In the case of the husband’s distance or loss, the woman trying to be both father and mother to her children cannot perform both roles.

Aisha Abdul Malik, Social Researcher


Despite bearing this responsibility, Reem faces daily challenges that leave her feeling exhausted and tired as she takes on all household and family tasks from managing the home to caring for the children, in addition to dealing with all their daily affairs from upbringing, monitoring school matters, illness, and preparing household matters, according to her.

Reem mentioned that her health was affected with the increased responsibilities, as she started suffering from back and shoulder pains due to doing household chores and carrying heavy items.

Malak’s life changed after bearing the responsibility alone, whether financially, psychologically, or morally, relying entirely on herself after her husband migrated to Germany, and taking on the responsibility of caring for the children and working at the same time, an ordeal not as easy as it seems, according to her.

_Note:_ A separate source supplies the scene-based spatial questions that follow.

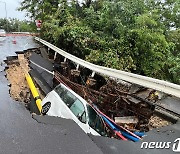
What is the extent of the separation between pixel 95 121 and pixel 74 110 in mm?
707

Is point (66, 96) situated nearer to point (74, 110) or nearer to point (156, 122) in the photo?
point (74, 110)

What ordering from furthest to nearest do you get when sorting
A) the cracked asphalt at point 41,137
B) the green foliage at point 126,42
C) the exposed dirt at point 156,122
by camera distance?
the green foliage at point 126,42 → the exposed dirt at point 156,122 → the cracked asphalt at point 41,137

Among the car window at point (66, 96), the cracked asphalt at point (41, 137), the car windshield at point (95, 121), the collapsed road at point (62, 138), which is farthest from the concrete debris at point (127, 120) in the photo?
the cracked asphalt at point (41, 137)

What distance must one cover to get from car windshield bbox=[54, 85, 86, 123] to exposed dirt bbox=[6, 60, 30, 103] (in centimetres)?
150

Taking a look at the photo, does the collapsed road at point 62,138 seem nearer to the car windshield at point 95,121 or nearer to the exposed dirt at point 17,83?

A woman’s personality and psychology change completely when bearing full responsibility, turning her into an authoritative figure, according to social researcher Abdul Malik. The relationship between the woman and her husband also changes as she gets used to taking control for a long period, transitioning during that time to the financial, security, educational, and social coordinator for her children.

Abdul Malik continued that it is difficult for a woman to revert to previous roles when the man returns and takes control again.

Refugee mothers and coping patterns

Mothers who bear the responsibility alone face many daily challenges, from financial, psychological, and emotional burdens to difficulties faced by children in the absence of one parent, lacking the full support and care they need.

A woman bearing responsibility in the absence of a man, whether due to travel, work, or other circumstances, is a draining and pivotal challenge in her life, according to the book “Refugees: About the Adaptation of Refugee Mothers in Istanbul”.

Under these circumstances, the woman finds herself alone facing economic, social, and psychological pressures, forced to take on the tasks of providing and fulfilling the family’s basic needs.

The challenges fall into three main patterns: the productive adaptation pattern, the aid-dependence adaptation pattern, and the negative adaptation pattern, which includes accepting the circumstances without active change. These patterns affect the refugee’s capability to positively or negatively adapt, according to the book “Adaptation of Refugee Mothers in Istanbul”.

There are three types of factors according to the book, the first related to gender, the second to the refugee herself, while the third pertains to the context of refuge related to livelihoods.

A woman’s ability to adapt is affected by various factors, including dealing with daily challenges, interacting with the surrounding community, and the general economic and social conditions.